Refitted as a whaling mothership and operated jointly by Kyokuyo and Nippon Suisan Kaisha, Ltd. off the Ogasawara Islands (Bonin) Islands. Transports whale meat to Tokyo.
5 August 1947:
Demobilization officer Ichiro Hashimoto is appointed Captain.
8 August 1947:
Nakhodka, Siberia. Transferred as a war reparation to the Soviet Navy’s Pacific Fleet. Renamed TYUMEN’-ULA. Recommissioned as a
In Soviet service as a rescue ship.
 Allied occupation forces were responsible for the return of six million Japanese military personnel and civilians from Japan's defunct far-flung Empire. In addition, there were over a million Korean and about 40,000 Chinese prisoners and conscript laborers and approximately 7,000 Formosans and 15,000 Ryukyu Islanders to be repatriated.
Some Allied and many former IJN warships, from aircraft carriers to kaibokan, were used to facilitate the enormous repatriation effort. Japanese vessels and crews were used to the fullest extent possible to conserve Allied manpower and accelerate demobilization. Each ex-IJN ship first had to be demilitarized; guns removed or, in the case of large warships, barrels severed, ammunition landed, and radar and catapults removed, if fitted. Repatriation of the Chinese on Japanese ships began early in October from Hakata, but U.S. guard detachments had to be placed on many ships to prevent disorder because the Japanese crews could not control the returnees.

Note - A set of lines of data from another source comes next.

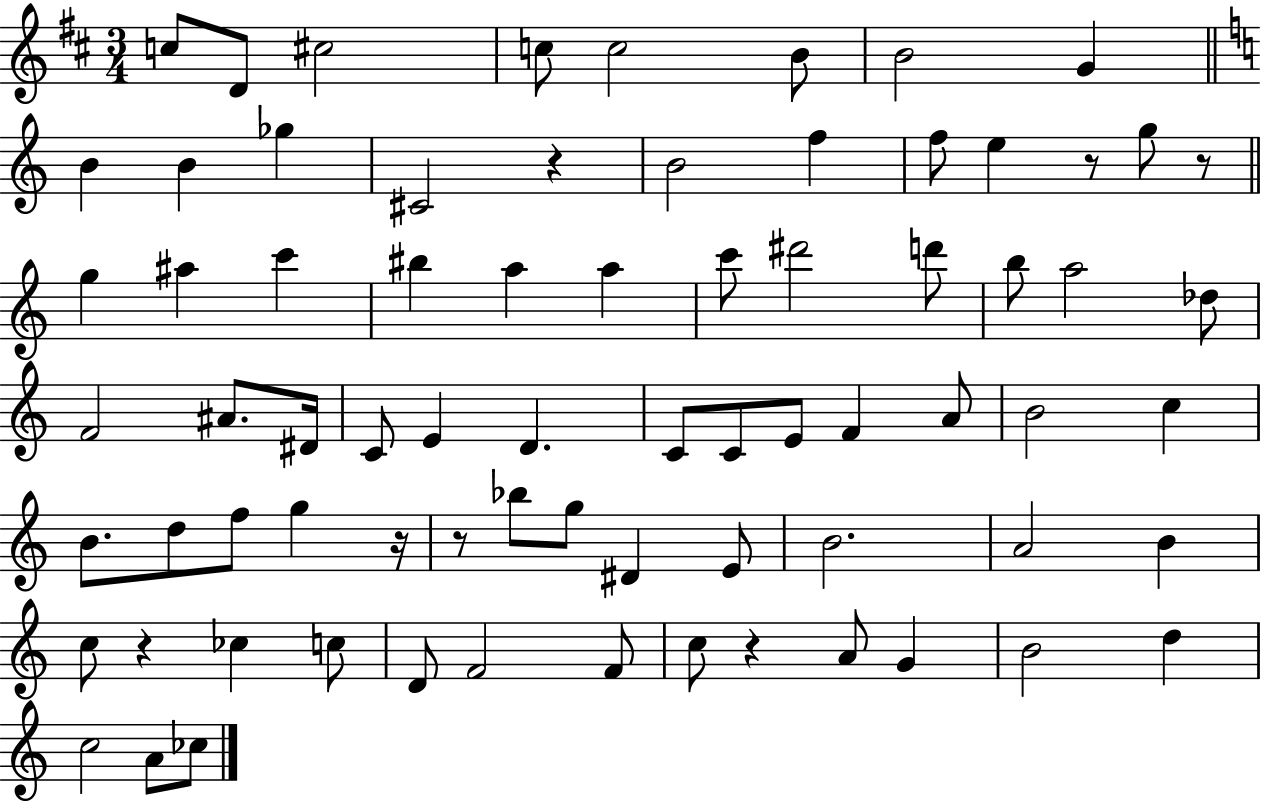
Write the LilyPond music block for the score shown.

{
  \clef treble
  \numericTimeSignature
  \time 3/4
  \key d \major
  c''8 d'8 cis''2 | c''8 c''2 b'8 | b'2 g'4 | \bar "||" \break \key a \minor b'4 b'4 ges''4 | cis'2 r4 | b'2 f''4 | f''8 e''4 r8 g''8 r8 | \break \bar "||" \break \key c \major g''4 ais''4 c'''4 | bis''4 a''4 a''4 | c'''8 dis'''2 d'''8 | b''8 a''2 des''8 | \break f'2 ais'8. dis'16 | c'8 e'4 d'4. | c'8 c'8 e'8 f'4 a'8 | b'2 c''4 | \break b'8. d''8 f''8 g''4 r16 | r8 bes''8 g''8 dis'4 e'8 | b'2. | a'2 b'4 | \break c''8 r4 ces''4 c''8 | d'8 f'2 f'8 | c''8 r4 a'8 g'4 | b'2 d''4 | \break c''2 a'8 ces''8 | \bar "|."
}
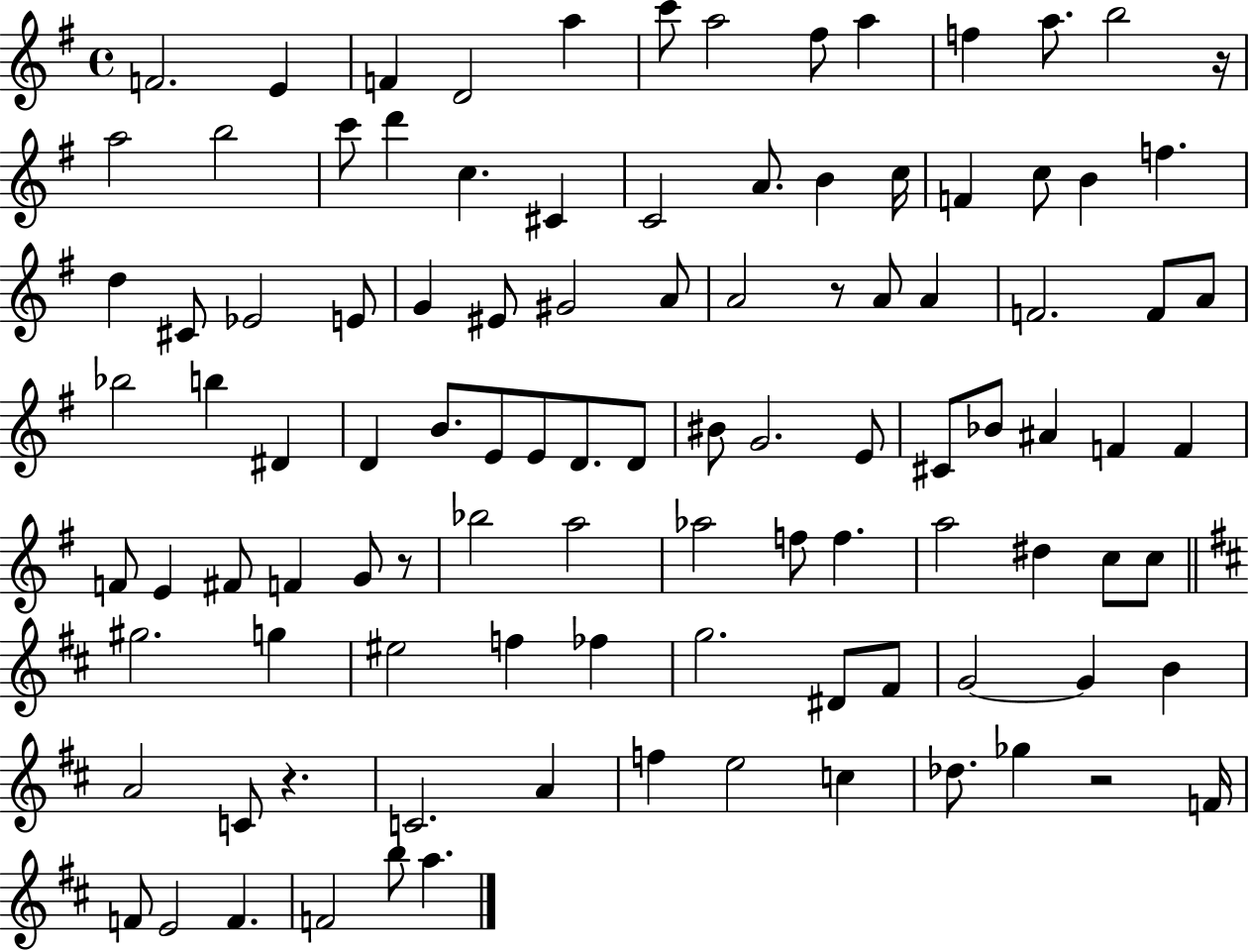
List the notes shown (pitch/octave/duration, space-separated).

F4/h. E4/q F4/q D4/h A5/q C6/e A5/h F#5/e A5/q F5/q A5/e. B5/h R/s A5/h B5/h C6/e D6/q C5/q. C#4/q C4/h A4/e. B4/q C5/s F4/q C5/e B4/q F5/q. D5/q C#4/e Eb4/h E4/e G4/q EIS4/e G#4/h A4/e A4/h R/e A4/e A4/q F4/h. F4/e A4/e Bb5/h B5/q D#4/q D4/q B4/e. E4/e E4/e D4/e. D4/e BIS4/e G4/h. E4/e C#4/e Bb4/e A#4/q F4/q F4/q F4/e E4/q F#4/e F4/q G4/e R/e Bb5/h A5/h Ab5/h F5/e F5/q. A5/h D#5/q C5/e C5/e G#5/h. G5/q EIS5/h F5/q FES5/q G5/h. D#4/e F#4/e G4/h G4/q B4/q A4/h C4/e R/q. C4/h. A4/q F5/q E5/h C5/q Db5/e. Gb5/q R/h F4/s F4/e E4/h F4/q. F4/h B5/e A5/q.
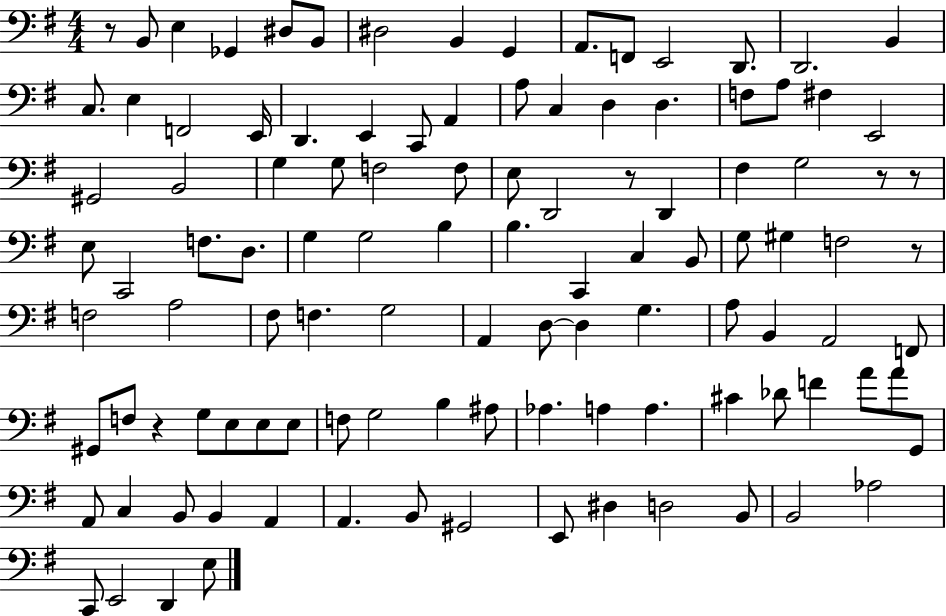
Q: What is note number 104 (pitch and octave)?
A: D2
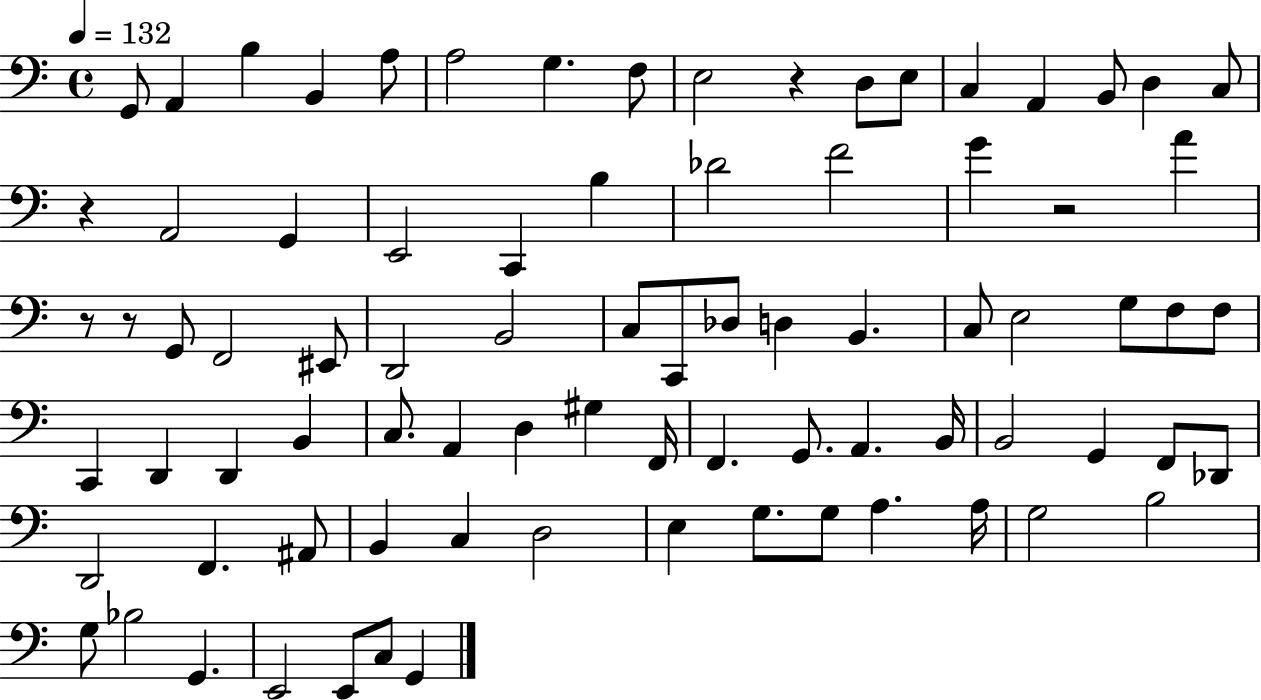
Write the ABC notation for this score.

X:1
T:Untitled
M:4/4
L:1/4
K:C
G,,/2 A,, B, B,, A,/2 A,2 G, F,/2 E,2 z D,/2 E,/2 C, A,, B,,/2 D, C,/2 z A,,2 G,, E,,2 C,, B, _D2 F2 G z2 A z/2 z/2 G,,/2 F,,2 ^E,,/2 D,,2 B,,2 C,/2 C,,/2 _D,/2 D, B,, C,/2 E,2 G,/2 F,/2 F,/2 C,, D,, D,, B,, C,/2 A,, D, ^G, F,,/4 F,, G,,/2 A,, B,,/4 B,,2 G,, F,,/2 _D,,/2 D,,2 F,, ^A,,/2 B,, C, D,2 E, G,/2 G,/2 A, A,/4 G,2 B,2 G,/2 _B,2 G,, E,,2 E,,/2 C,/2 G,,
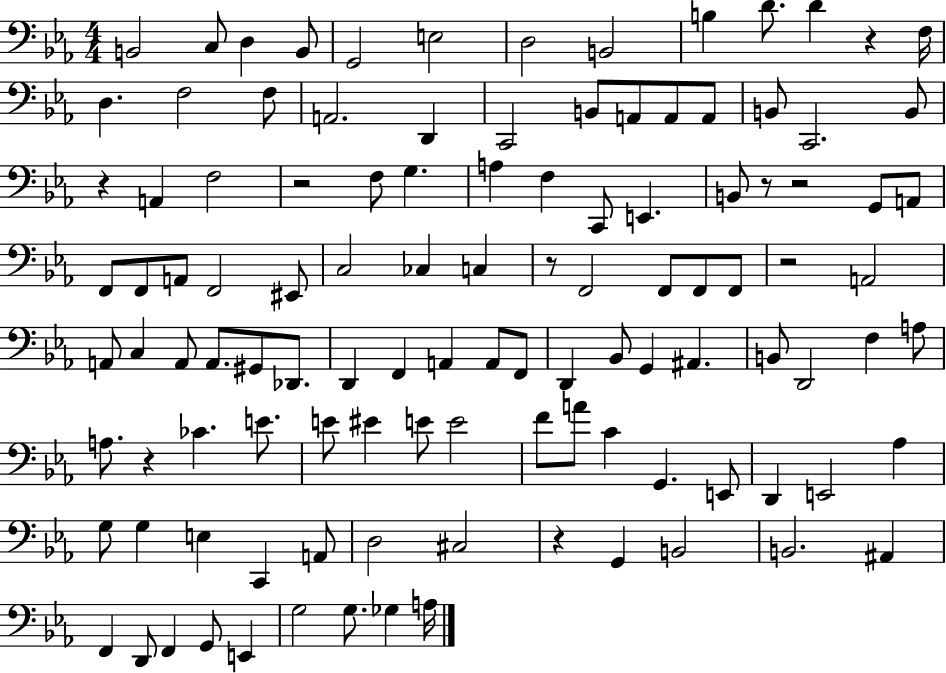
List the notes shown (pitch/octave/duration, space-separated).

B2/h C3/e D3/q B2/e G2/h E3/h D3/h B2/h B3/q D4/e. D4/q R/q F3/s D3/q. F3/h F3/e A2/h. D2/q C2/h B2/e A2/e A2/e A2/e B2/e C2/h. B2/e R/q A2/q F3/h R/h F3/e G3/q. A3/q F3/q C2/e E2/q. B2/e R/e R/h G2/e A2/e F2/e F2/e A2/e F2/h EIS2/e C3/h CES3/q C3/q R/e F2/h F2/e F2/e F2/e R/h A2/h A2/e C3/q A2/e A2/e. G#2/e Db2/e. D2/q F2/q A2/q A2/e F2/e D2/q Bb2/e G2/q A#2/q. B2/e D2/h F3/q A3/e A3/e. R/q CES4/q. E4/e. E4/e EIS4/q E4/e E4/h F4/e A4/e C4/q G2/q. E2/e D2/q E2/h Ab3/q G3/e G3/q E3/q C2/q A2/e D3/h C#3/h R/q G2/q B2/h B2/h. A#2/q F2/q D2/e F2/q G2/e E2/q G3/h G3/e. Gb3/q A3/s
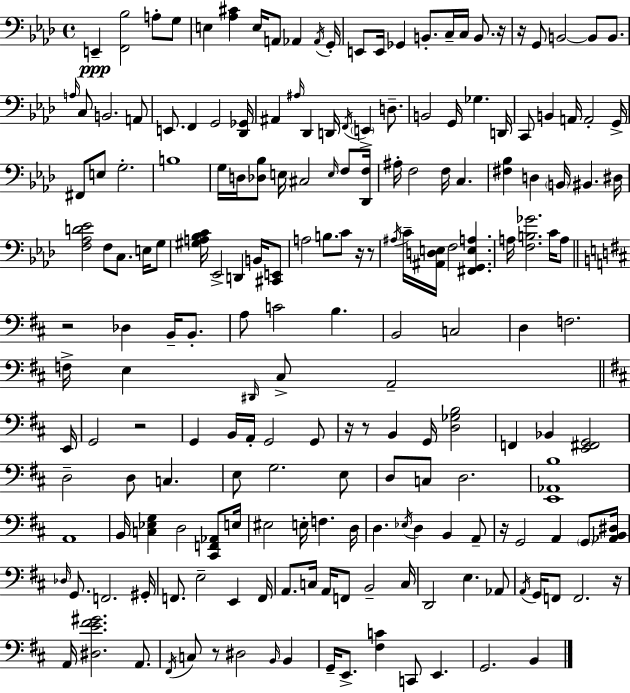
X:1
T:Untitled
M:4/4
L:1/4
K:Ab
E,, [F,,_B,]2 A,/2 G,/2 E, [_A,^C] E,/4 A,,/2 _A,, _A,,/4 G,,/4 E,,/2 E,,/4 _G,, B,,/2 C,/4 C,/4 B,,/2 z/4 z/4 G,,/2 B,,2 B,,/2 B,,/2 A,/4 C,/2 B,,2 A,,/2 E,,/2 F,, G,,2 [_D,,_G,,]/4 ^A,, ^A,/4 _D,, D,,/4 F,,/4 E,, D,/2 B,,2 G,,/4 _G, D,,/4 C,,/2 B,, A,,/4 A,,2 G,,/4 ^F,,/2 E,/2 G,2 B,4 G,/4 D,/4 [_D,_B,]/2 E,/4 ^C,2 E,/4 F,/2 [_D,,F,]/4 ^A,/4 F,2 F,/4 C, [^F,_B,] D, B,,/4 ^B,, ^D,/4 [F,_A,D_E]2 F,/2 C,/2 E,/4 G,/2 [^G,A,_B,C]/4 _E,,2 D,, B,,/4 [^C,,E,,]/2 A,2 B,/2 C/2 z/4 z/2 ^A,/4 C/4 [^A,,D,E,]/4 F,2 [^F,,G,,E,A,] A,/4 [F,B,_G]2 C/4 A,/2 z2 _D, B,,/4 B,,/2 A,/2 C2 B, B,,2 C,2 D, F,2 F,/4 E, ^D,,/4 ^C,/2 A,,2 E,,/4 G,,2 z2 G,, B,,/4 A,,/4 G,,2 G,,/2 z/4 z/2 B,, G,,/4 [D,_G,B,]2 F,, _B,, [E,,^F,,G,,]2 D,2 D,/2 C, E,/2 G,2 E,/2 D,/2 C,/2 D,2 [E,,_A,,B,]4 A,,4 B,,/4 [C,_E,G,] D,2 [^C,,F,,_A,,]/2 E,/4 ^E,2 E,/4 F, D,/4 D, _E,/4 D, B,, A,,/2 z/4 G,,2 A,, G,,/2 [_A,,B,,^D,]/4 _D,/4 G,,/2 F,,2 ^G,,/4 F,,/2 E,2 E,, F,,/4 A,,/2 C,/4 A,,/4 F,,/2 B,,2 C,/4 D,,2 E, _A,,/2 A,,/4 G,,/4 F,,/2 F,,2 z/4 A,,/4 [^D,E^F^G]2 A,,/2 ^F,,/4 C,/2 z/2 ^D,2 B,,/4 B,, G,,/4 E,,/2 [^F,C] C,,/2 E,, G,,2 B,,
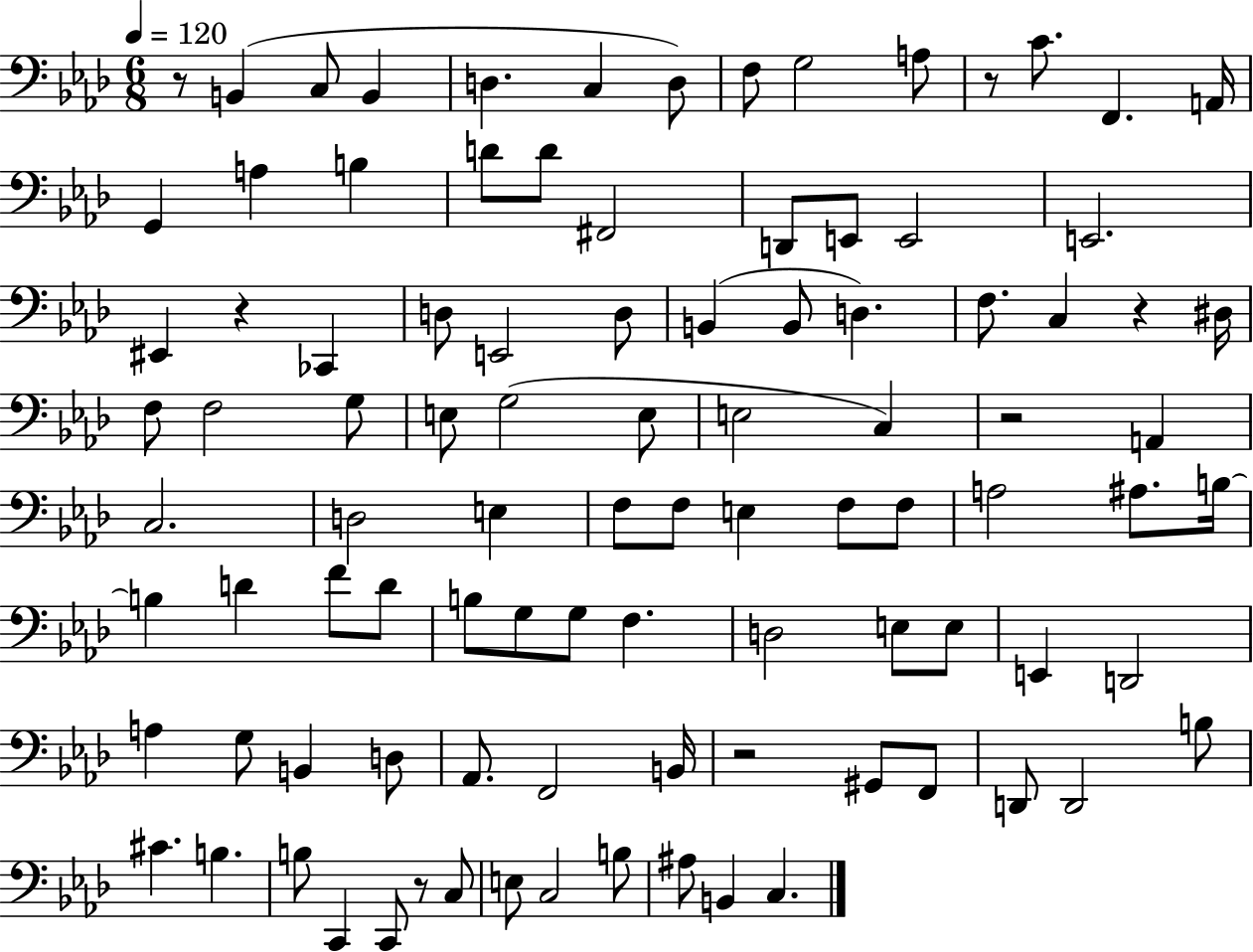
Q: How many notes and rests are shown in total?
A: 97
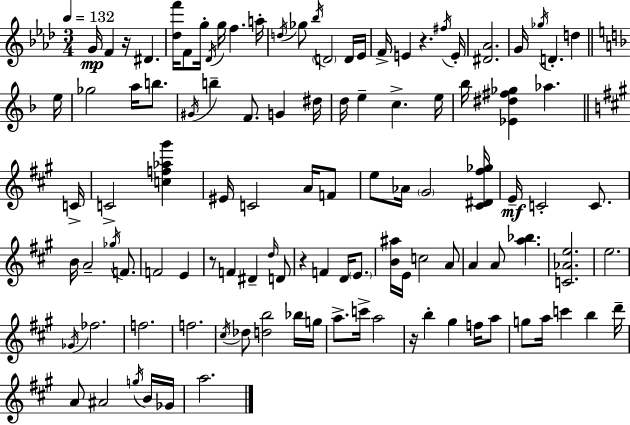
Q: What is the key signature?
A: AES major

Japanese-run repatriation centers were established at Kagoshima, Hario near Sasebo, and Hakata near Fukuoka. Other reception centers were established and operated at Maizuru, Shimonoseki, Sasebo, Senzaki, Kure, Uraga, Yokohama, Moji and Hakodate. Allied line and medical personnel supervised the centers. Incoming Japanese were sprayed with DDT, examined and inoculated for typhus and
smallpox, provided with food, and transported to their final destination in Japan.